::: EXTRACTED TEXT :::

In early August, Deputy Defense Secretary Bob Work made West Coast tour stops at Lawrence Livermore National Laboratory and the new Defense Innovation Unit Experimental “point of presence” (DIUx) at Moffett Airfield in Mountain View, Calif.
His purpose? To reinforce his boss’s message.
DIUx is part of US Defense Secretary Ash Carter’s Defense Innovation Initiative, which complements DoD’s longstanding relationships with industry leaders while simultaneously exploring new opportunities for innovative companies and business leaders, said a DOD report on the visit.
“Innovation in areas such as big data, analytics, autonomy and robotics is going on in [Silicon Valley] and we want to tap into it,” Work said, adding that units similar to DIUx could be stood up at other US centers of innovation.
In April at Stanford University, Secretary Carter delivered the annual Drell Lecture, titled “Rewiring the Pentagon: Charting a New Path on Innovation and Cybersecurity.” DIUx was one of two initiatives he announced during his speech, along with a new DoD branch of the U.S. Digital Service to solve some of DoD’s most intractable IT and data problems. An existing program called Secretary of Defense Corporate Fellows sends about 15 DoD people a year out to commercial companies such as Oracle, Cisco, FedEx and others, but doesn’t do enough, he said.

:::

**COMPLETE THE FOLLOWING:**
1. In the DIUx article, about how many DoD people does the Secretary of Defense Corporate Fellows program send to commercial companies each year?
2. Copy word for word the part of the DIUx article between "In early August, Deputy" and "on the visit.", inclusive.
You won't need the lines that come after the DIUx article.

::: DATA SECTION :::

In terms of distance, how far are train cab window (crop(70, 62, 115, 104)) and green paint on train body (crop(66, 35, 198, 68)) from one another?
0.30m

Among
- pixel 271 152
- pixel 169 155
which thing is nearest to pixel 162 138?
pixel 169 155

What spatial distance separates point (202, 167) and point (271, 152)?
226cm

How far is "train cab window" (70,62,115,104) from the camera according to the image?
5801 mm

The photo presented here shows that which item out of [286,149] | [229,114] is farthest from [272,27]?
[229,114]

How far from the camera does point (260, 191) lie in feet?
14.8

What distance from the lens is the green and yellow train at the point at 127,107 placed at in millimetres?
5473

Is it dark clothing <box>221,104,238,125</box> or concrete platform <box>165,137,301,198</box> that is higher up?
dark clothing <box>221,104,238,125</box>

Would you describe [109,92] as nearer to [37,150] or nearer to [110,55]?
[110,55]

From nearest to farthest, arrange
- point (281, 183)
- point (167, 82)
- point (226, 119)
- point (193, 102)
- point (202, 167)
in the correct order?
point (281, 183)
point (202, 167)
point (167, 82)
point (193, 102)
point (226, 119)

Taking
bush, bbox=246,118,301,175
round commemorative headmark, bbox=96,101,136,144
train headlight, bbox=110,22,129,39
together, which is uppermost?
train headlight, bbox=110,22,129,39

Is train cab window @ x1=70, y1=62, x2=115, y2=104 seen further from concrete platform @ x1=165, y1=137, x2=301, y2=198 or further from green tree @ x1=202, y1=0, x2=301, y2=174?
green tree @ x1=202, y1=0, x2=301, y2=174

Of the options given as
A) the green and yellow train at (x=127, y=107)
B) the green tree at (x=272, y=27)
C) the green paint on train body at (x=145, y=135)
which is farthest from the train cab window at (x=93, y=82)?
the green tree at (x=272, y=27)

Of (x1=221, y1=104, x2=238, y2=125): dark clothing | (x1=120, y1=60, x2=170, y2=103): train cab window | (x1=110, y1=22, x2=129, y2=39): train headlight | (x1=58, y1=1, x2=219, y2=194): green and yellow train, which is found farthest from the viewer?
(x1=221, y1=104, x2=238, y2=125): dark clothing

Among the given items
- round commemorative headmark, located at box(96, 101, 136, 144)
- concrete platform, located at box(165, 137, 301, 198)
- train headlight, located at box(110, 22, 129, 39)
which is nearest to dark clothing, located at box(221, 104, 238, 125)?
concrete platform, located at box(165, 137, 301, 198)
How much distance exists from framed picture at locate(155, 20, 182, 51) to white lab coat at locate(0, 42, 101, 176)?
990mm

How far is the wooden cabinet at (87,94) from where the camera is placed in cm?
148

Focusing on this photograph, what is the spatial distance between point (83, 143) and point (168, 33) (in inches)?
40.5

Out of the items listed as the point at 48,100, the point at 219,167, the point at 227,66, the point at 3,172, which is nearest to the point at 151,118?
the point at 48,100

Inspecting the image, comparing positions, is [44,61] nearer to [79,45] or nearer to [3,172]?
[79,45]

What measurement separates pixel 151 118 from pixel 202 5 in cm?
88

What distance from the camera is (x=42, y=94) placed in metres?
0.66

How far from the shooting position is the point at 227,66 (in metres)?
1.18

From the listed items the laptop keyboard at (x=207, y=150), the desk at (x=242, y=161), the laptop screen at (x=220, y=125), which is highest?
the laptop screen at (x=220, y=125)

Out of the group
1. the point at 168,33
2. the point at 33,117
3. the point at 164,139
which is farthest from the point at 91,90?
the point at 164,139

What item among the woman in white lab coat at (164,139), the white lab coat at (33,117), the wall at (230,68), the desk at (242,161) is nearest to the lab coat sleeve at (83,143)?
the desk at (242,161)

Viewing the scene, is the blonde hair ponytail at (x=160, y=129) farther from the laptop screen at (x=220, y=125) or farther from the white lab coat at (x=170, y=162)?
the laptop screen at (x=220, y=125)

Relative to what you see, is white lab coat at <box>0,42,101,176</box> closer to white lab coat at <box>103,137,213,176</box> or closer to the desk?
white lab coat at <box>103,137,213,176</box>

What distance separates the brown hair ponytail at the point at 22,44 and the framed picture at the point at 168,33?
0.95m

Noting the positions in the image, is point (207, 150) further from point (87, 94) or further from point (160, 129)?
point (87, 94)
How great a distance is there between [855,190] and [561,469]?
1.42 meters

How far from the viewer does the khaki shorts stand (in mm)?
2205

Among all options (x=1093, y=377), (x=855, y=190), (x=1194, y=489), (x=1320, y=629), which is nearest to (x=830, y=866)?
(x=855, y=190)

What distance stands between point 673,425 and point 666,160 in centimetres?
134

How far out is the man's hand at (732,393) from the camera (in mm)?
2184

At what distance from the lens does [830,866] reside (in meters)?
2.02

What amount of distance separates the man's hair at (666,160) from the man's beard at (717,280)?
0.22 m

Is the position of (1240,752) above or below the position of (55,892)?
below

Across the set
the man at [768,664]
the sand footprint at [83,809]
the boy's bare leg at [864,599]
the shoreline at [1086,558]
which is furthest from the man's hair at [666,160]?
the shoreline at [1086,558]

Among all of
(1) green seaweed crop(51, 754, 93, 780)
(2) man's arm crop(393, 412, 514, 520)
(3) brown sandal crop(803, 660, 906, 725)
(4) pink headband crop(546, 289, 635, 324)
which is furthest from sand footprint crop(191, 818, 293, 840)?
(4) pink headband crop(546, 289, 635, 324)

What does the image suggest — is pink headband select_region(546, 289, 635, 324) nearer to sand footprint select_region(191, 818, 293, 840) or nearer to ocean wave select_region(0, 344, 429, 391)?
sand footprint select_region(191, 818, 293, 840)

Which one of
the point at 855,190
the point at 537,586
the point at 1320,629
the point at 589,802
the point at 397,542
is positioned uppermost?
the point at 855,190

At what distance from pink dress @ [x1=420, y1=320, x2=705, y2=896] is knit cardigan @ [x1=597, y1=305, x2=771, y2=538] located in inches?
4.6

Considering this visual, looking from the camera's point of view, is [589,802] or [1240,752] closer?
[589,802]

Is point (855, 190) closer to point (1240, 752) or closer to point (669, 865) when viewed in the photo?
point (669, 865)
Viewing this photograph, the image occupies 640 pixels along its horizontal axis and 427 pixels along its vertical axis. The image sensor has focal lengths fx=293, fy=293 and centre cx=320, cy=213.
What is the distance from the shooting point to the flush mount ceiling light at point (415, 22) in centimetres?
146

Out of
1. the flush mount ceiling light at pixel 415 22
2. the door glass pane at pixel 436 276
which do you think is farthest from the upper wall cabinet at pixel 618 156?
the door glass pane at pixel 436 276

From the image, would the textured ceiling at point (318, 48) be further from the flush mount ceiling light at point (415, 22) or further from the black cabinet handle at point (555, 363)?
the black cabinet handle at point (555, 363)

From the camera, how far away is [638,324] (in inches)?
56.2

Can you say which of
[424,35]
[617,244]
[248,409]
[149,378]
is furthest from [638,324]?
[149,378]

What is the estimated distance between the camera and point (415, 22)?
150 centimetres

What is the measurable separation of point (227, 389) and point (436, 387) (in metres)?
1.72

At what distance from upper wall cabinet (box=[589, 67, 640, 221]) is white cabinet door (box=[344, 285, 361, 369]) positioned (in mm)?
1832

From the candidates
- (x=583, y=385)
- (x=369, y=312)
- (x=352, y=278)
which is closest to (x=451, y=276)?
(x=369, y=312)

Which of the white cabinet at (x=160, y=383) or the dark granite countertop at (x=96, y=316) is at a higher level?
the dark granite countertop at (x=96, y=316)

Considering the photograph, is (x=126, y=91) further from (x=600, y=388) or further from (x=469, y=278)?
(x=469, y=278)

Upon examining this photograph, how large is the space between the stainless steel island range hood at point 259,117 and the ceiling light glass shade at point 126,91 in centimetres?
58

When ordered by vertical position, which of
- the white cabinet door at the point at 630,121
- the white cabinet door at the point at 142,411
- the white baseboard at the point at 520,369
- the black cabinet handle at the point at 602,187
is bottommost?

:::

**SOLUTIONS TO EACH TASK:**
1. About 15 a year.

2.
In early August, Deputy Defense Secretary Bob Work made West Coast tour stops at Lawrence Livermore National Laboratory and the new Defense Innovation Unit Experimental “point of presence” (DIUx) at Moffett Airfield in Mountain View, Calif.
His purpose? To reinforce his boss’s message.
DIUx is part of US Defense Secretary Ash Carter’s Defense Innovation Initiative, which complements DoD’s longstanding relationships with industry leaders while simultaneously exploring new opportunities for innovative companies and business leaders, said a DOD report on the visit.